CHARLESTON – Our state is rich in natural resources such as coal, gas and timber. But, some people say our best natural resource is our people.
If that’s the case (and I happen to think it is), West Virginia lost one of its greatest resources last week.
Chris Stadelman might have been born in New Jersey, but he was West Virginian through and through. He loved the state fiercely, and the state is better for it.
It’s newspaper style to refer to someone by their last name on second reference, but I always called him Stadelman … maybe because it is newspaper style.
I was fortunate enough to know and work with Stadelman for 30 years. We met at Marshall University, and we immediately became friends. Both of us being journalism majors, we also shared a love of sports and politics. We both minored in political science, and we both ended up being sports editor at The Parthenon, Marshall’s student newspaper.
We might have shared a lot of the same ideas about newspapers and news judgment, but we didn’t exactly see eye-to-eye about most things sports. He was a Pittsburgh fan – Steelers, Pirates, Penguins. I am a Cincinnati Reds and Dallas Cowboys fan.
But, we did share a love of Marshall University athletics. We spent many Saturdays tailgating and taking in Thundering Herd football games. I can’t tell you how many times we’d share a glance at each other with a knowing smile after a great play or a roll of our eyes after a stupid call.
After graduation, we both ended up working at the Charleston Daily Mail. For a few years, Stadelman was managing editor while I was city editor.
As a boss, he could be tough and blunt. That rubbed some people the wrong way. But he always was fair. And, he always put the best interest of the newspaper staff, the newspaper itself and its readers first.
Stadelman left the Daily Mail before I did. He and his wife Kelly then bought the Parsons Advocate newspaper in Tucker County and ran it for several years. They also started a public relations firm. And eventually, Stadelman became press secretary and eventually chief of staff for former Gov. Earl Ray Tomblin.
In each of those other of jobs, I was able to work with Stadelman in various capacities.
He offered advice when I helped launch The West Virginia Record. He even wrote a story that appeared on the front page of the inaugural issue about a case in Tucker County. He’d share story tips he had heard that might be of interest to me.
I worked with him and his public relations firm a few times, and he always was the consummate professional. When he joined Tomblin’s staff, I knew I could count on him to give me whatever information I needed … or at least point me in the right direction if I needed to go elsewhere. And he still would give me story tips because that’s what good journalism friends do.
A few years ago, Stadelman was diagnosed with cancer. Again. He had battled Hodgkin’s lymphoma as a young man. This time, it was colorectal cancer.
He battled the disease valiantly. He easily could have given up, and he certainly considered it. But he fought hard until the end. That’s the type of person he was.
As president of the Alumni Advisory Board for Marshall’s School of Journalism and Mass Communications, I was honored to be able to tell Stadelman last spring that he was being inducted into the school’s Hall of Fame. I just so happened to call him on April 1 to notify him, and he thought it was an April Fool’s Day joke. And I’m so thankful we were able to honor him last fall surrounded by his family and so many of his friends.

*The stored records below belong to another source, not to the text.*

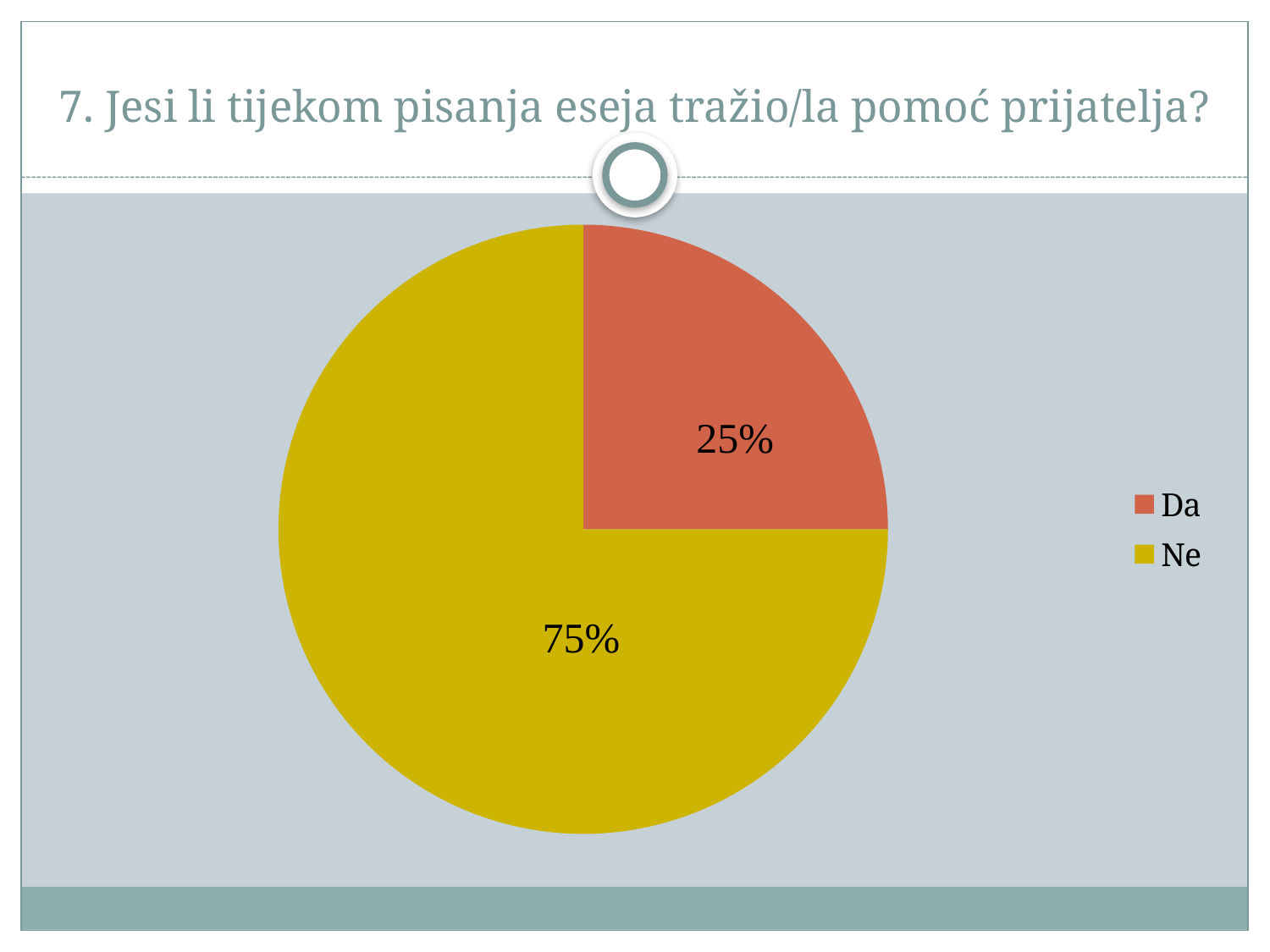
Which slice is larger, "Da" or "Ne"? Ne What is the difference in percentage points between the "Ne" and "Da" slices? 50 Which category has the largest slice of the pie? Ne What share of the pie does "Ne" represent? 75% What colour is the "Da" slice? red What colour is the "Ne" slice? yellow What kind of chart is shown on the slide? pie chart How many categories does the pie chart show? 2 Which category has the smallest slice of the pie? Da What share of the pie does "Da" represent? 25% How many entries does the legend list? 2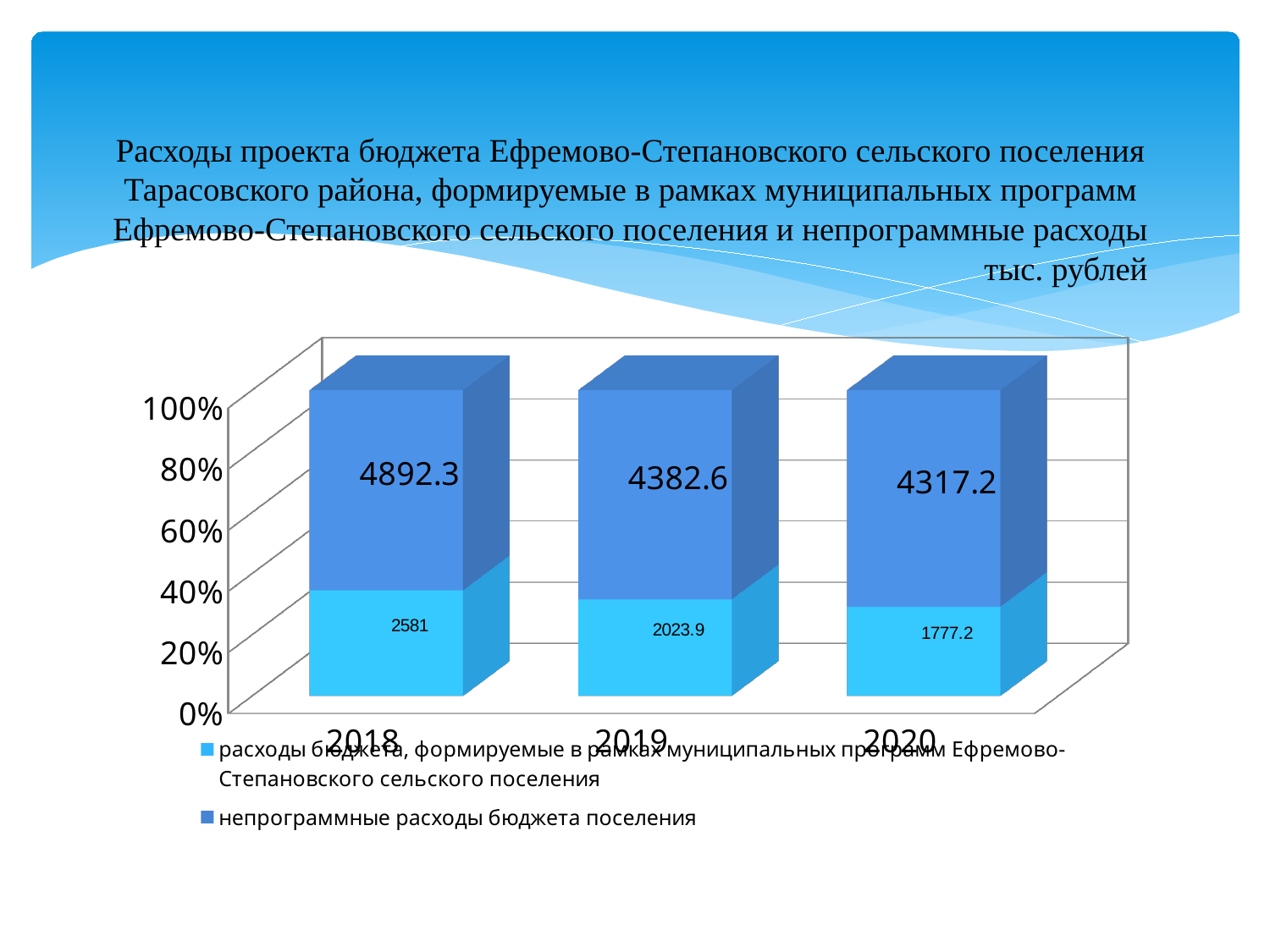
In which year is расходы бюджета, формируемые в рамках муниципальных программ the lowest? 2020 What is the difference between расходы бюджета, формируемые в рамках муниципальных программ in 2018 and in 2019? 557.1 What is the value of расходы бюджета, формируемые в рамках муниципальных программ for 2019? 2023.9 How many years are shown on the x axis? 3 What is the total of the two series for 2020? 6094.4 What is the value of непрограммные расходы бюджета поселения for 2018? 4892.3 Do the values of непрограммные расходы бюджета поселения rise or fall from 2018 to 2020? Fall What is the value of расходы бюджета, формируемые в рамках муниципальных программ for 2020? 1777.2 In which year is непрограммные расходы бюджета поселения the highest? 2018 Which is larger: непрограммные расходы бюджета поселения in 2019 or in 2020? 2019 How many series does the legend list? 2 What kind of chart is shown on the slide? Stacked bar chart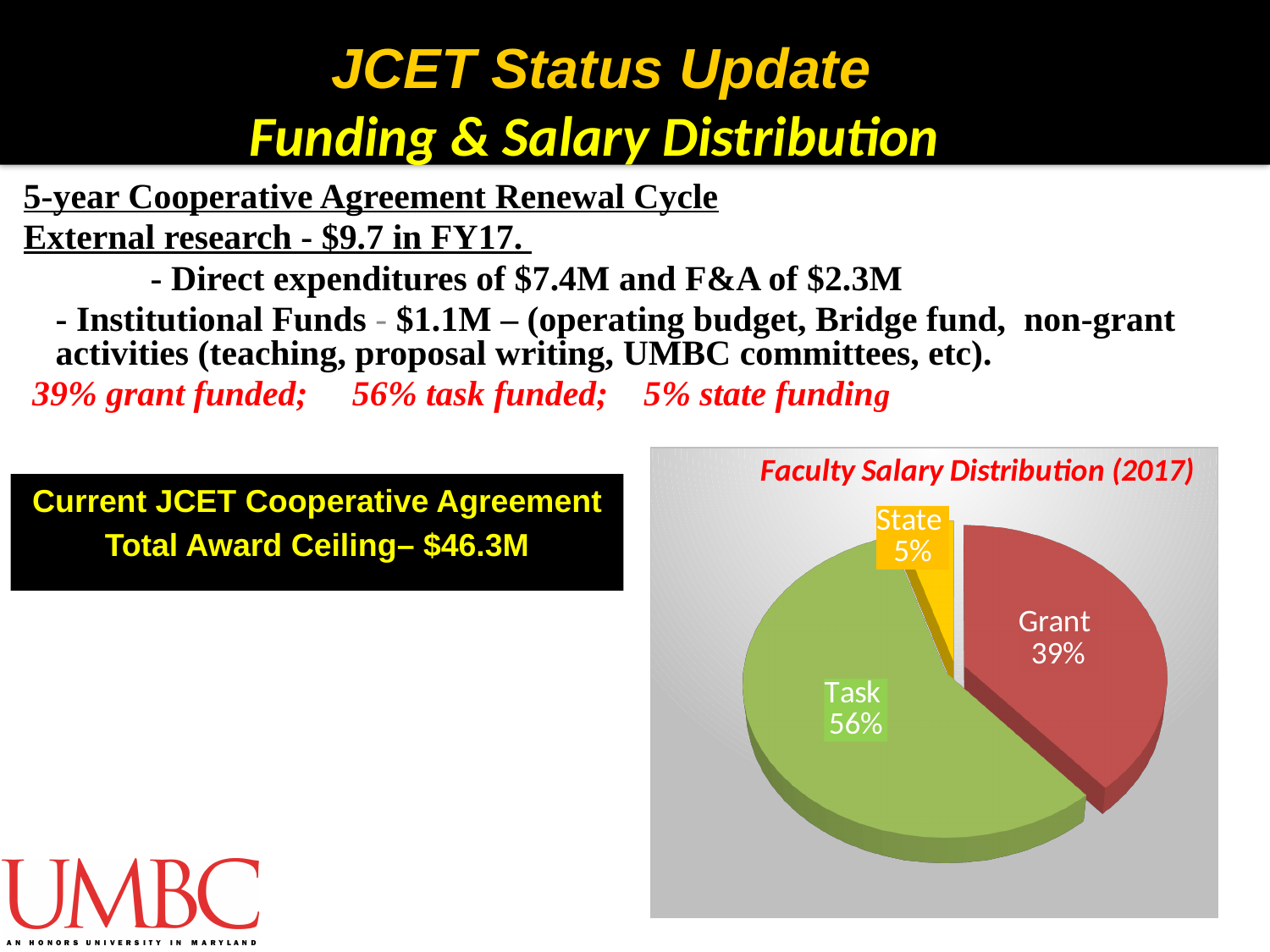
What share of the pie does Grant represent? 39% What is the difference in percentage points between the Task and Grant slices? 17 Which category has the smallest slice of the pie? State How many slices does the pie chart have? 3 Which is larger, the Grant slice or the State slice? Grant What colour is the Task slice of the pie chart? Green What share of the pie does Task represent? 56% What kind of chart is shown on the slide? Pie chart What is the difference in percentage points between the Grant and State slices? 34 What is the title of the pie chart? Faculty Salary Distribution (2017) Which category has the largest slice of the pie? Task What share of the pie does State represent? 5%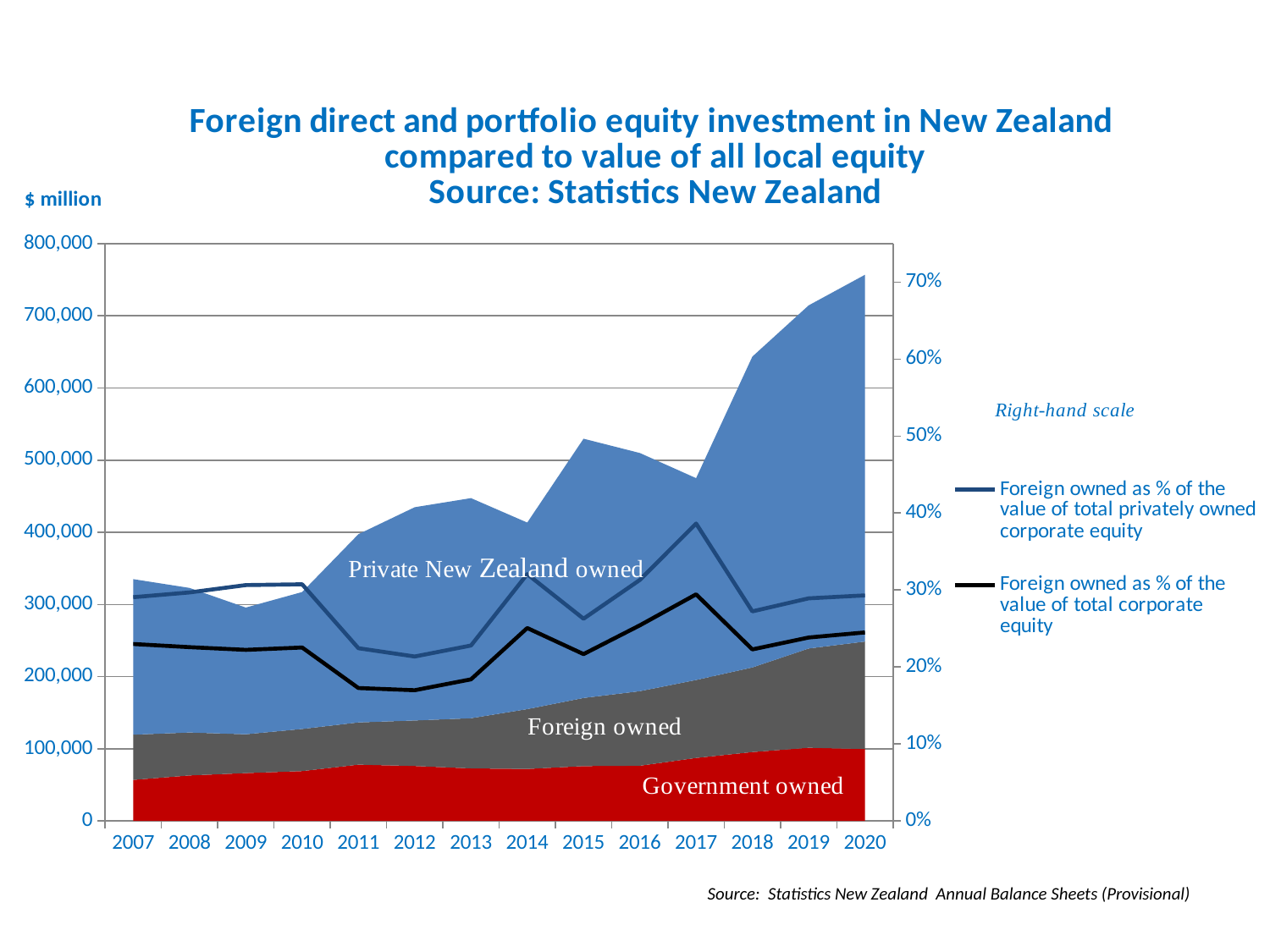
How many years are shown along the x axis of the chart? 14 Is the total value of all local equity in 2020 greater or less than 700,000? greater What is the unit label shown above the left-hand axis of the chart? $ million Is the value of 'Foreign owned as % of the value of total privately owned corporate equity' in 2017 greater or less than 30%? greater How many series does the legend on the right of the chart list? 2 Which year has the higher value for 'Foreign owned as % of the value of total corporate equity', 2017 or 2018? 2017 What kind of chart is shown on the slide? Stacked area chart with line series Does the total value of all local equity generally rise or fall from 2007 to 2020? rise Is the value of 'Foreign owned as % of the value of total corporate equity' in 2011 greater or less than 20%? less Which year has the highest total value of all local equity (top of the stacked areas)? 2020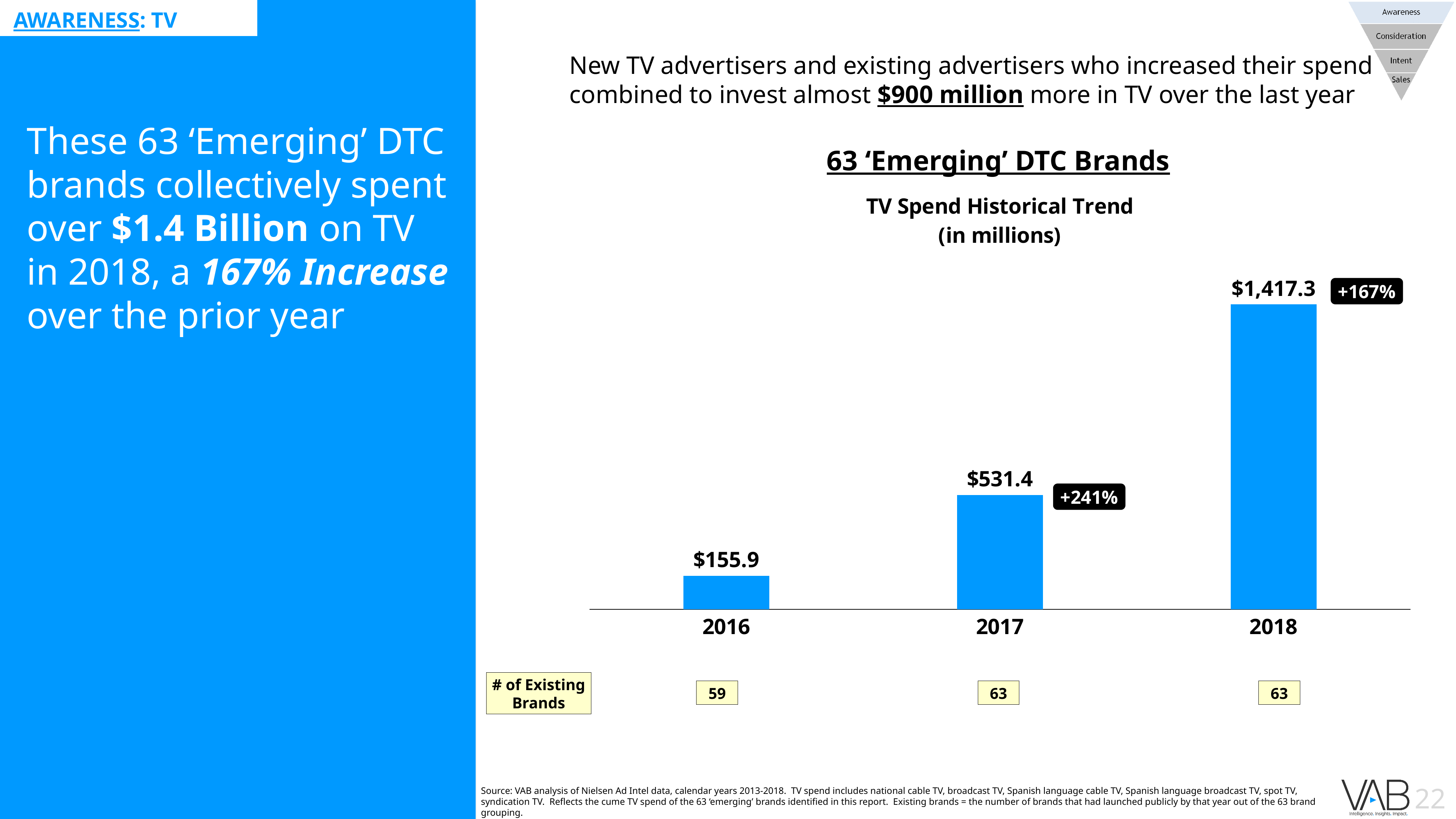
What is the difference in TV spend between 2018 and 2017? $885.9 What is the TV spend value shown for 2016? $155.9 Do TV spend values rise or fall from 2016 to 2018? Rise Which year has the highest TV spend? 2018 What percentage increase is labelled next to the 2017 bar? +241% Which year has the lowest TV spend? 2016 What is the difference in TV spend between 2017 and 2016? $375.5 How many years are shown on the chart? 3 Which year has the larger TV spend, 2016 or 2017? 2017 What is the TV spend value shown for 2018? $1,417.3 What kind of chart is used to show the TV spend historical trend? Bar chart What is the TV spend value shown for 2017? $531.4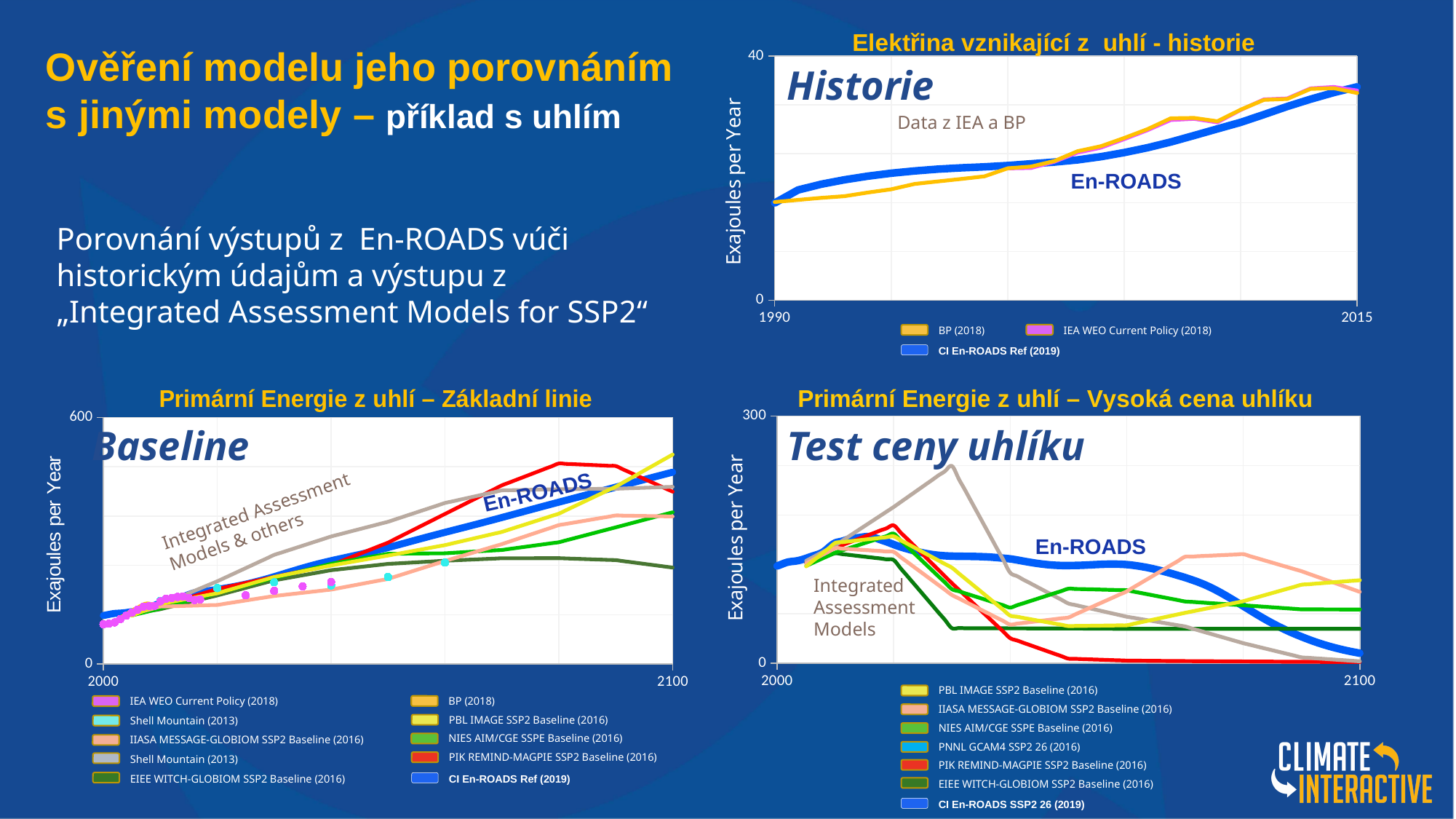
What is the last year shown on the x axis of the 'Elektřina vznikající z uhlí - historie' chart? 2015 What kind of chart is the 'Primární Energie z uhlí – Vysoká cena uhlíku' chart? line chart How many series does the legend of the 'Primární Energie z uhlí – Vysoká cena uhlíku' chart list? 7 In the 'Elektřina vznikající z uhlí - historie' chart, do the values rise or fall from 1990 to 2015? rise In the 'Primární Energie z uhlí – Základní linie' chart, does the CI En-ROADS Ref (2019) line rise or fall from 2000 to 2100? rise In the 'Primární Energie z uhlí – Základní linie' chart, which is higher in 2100: PBL IMAGE SSP2 Baseline (2016) or EIEE WITCH-GLOBIOM SSP2 Baseline (2016)? PBL IMAGE SSP2 Baseline (2016) How many series does the legend of the 'Primární Energie z uhlí – Základní linie' chart list? 10 In the 'Primární Energie z uhlí – Vysoká cena uhlíku' chart, does the CI En-ROADS SSP2 26 (2019) line rise or fall overall from 2000 to 2100? fall What kind of chart is the 'Elektřina vznikající z uhlí - historie' chart? line chart In the 'Primární Energie z uhlí – Základní linie' chart, is the CI En-ROADS Ref (2019) value in 2100 greater or less than 600? less What is the y-axis label of the 'Elektřina vznikající z uhlí - historie' chart? Exajoules per Year How many series does the legend of the 'Elektřina vznikající z uhlí - historie' chart list? 3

This week, we will honor Stadelman again and celebrate his life. There will be events in Charleston and in Tucker County.
Before he died, the Stadelmans established the Stadelman Journalism Scholarship. It was one more gift to the things he loved dearly: the state, Marshall and journalism. Those who would like to make a donation in his honor can do so through the Tucker Community Foundation, P.O. Box 491, Parsons, WV 26287.
Sure, there will be tears at these celebrations this week. That’s to be expected. But I also know there will be many more smiles and laughs. And that’s the way it should be.
Dickerson is editor of The West Virginia Record.